Brunnhuber ist Vertreter des kritischen Rationalismus und bezeichnet sich als einen Schüler des liberalen Soziologen Ralf Dahrendorfs.[1] Seine Arbeiten sind des Weiteren durch die Auseinandersetzung mit Bernard Lietaer, Ken Wilber und Willigis Jäger beeinflusst und zeigen eine Prägung durch J. M Keynes, Milton Friedman, C.G Jung, Hans Albert, der Systemtheorie, den Wüstenvätern sowie des japanischen ZEN und der christlichen Mystik des Hochmittelalters.[8][9][26]

Er fasst seine Forschungsinteressen mit den Worten eines ‚evolutionären, integralen, translationalen, praxisrelevanten human-zentrierten Ansatzes‘ zusammen.[27]
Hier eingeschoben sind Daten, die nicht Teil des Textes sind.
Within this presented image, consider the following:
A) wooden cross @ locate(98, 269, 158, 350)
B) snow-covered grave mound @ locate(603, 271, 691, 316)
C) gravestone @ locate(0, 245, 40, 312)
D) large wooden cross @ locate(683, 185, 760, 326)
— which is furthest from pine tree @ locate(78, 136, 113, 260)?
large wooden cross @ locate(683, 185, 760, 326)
Ein besonderes Interesse Brunnhubers gilt den 17 Zielen für nachhaltige Entwicklung (Social Development Goals, SDGs) der Vereinten Nationen. Seiner Ansicht nach handelt es sich bei zwei Dritteln dieser Ziele um „global commons“ (deutsch: globale Allmendegüter oder auch globale öffentliche Güter).[28] Die Finanzierung dieser Allgemeingüter erfordert neue Finanzierungsinstrumente (financial engineerings) sowie eine angepasste Geldpolitik in Verbindung mit einem erweiterten Mandat der Zentralbanken. Durch die Berücksichtigung von energiearmen Blockchain Technologien und ‚digitalen Vertragsprotokollen‘ (smart contracts) kann das Geldangebot kontrolliert erweitert und die Nachhaltigkeitsziele finanziert werden.[29] Er gibt in diesem Zusammenhang an, mit der Finanzierung der global commons könne ein Return on Investment des 10 bis 100-fachen des Return on Investment privater Investments in Aktien oder Staatsanleihen erreicht werden.[30]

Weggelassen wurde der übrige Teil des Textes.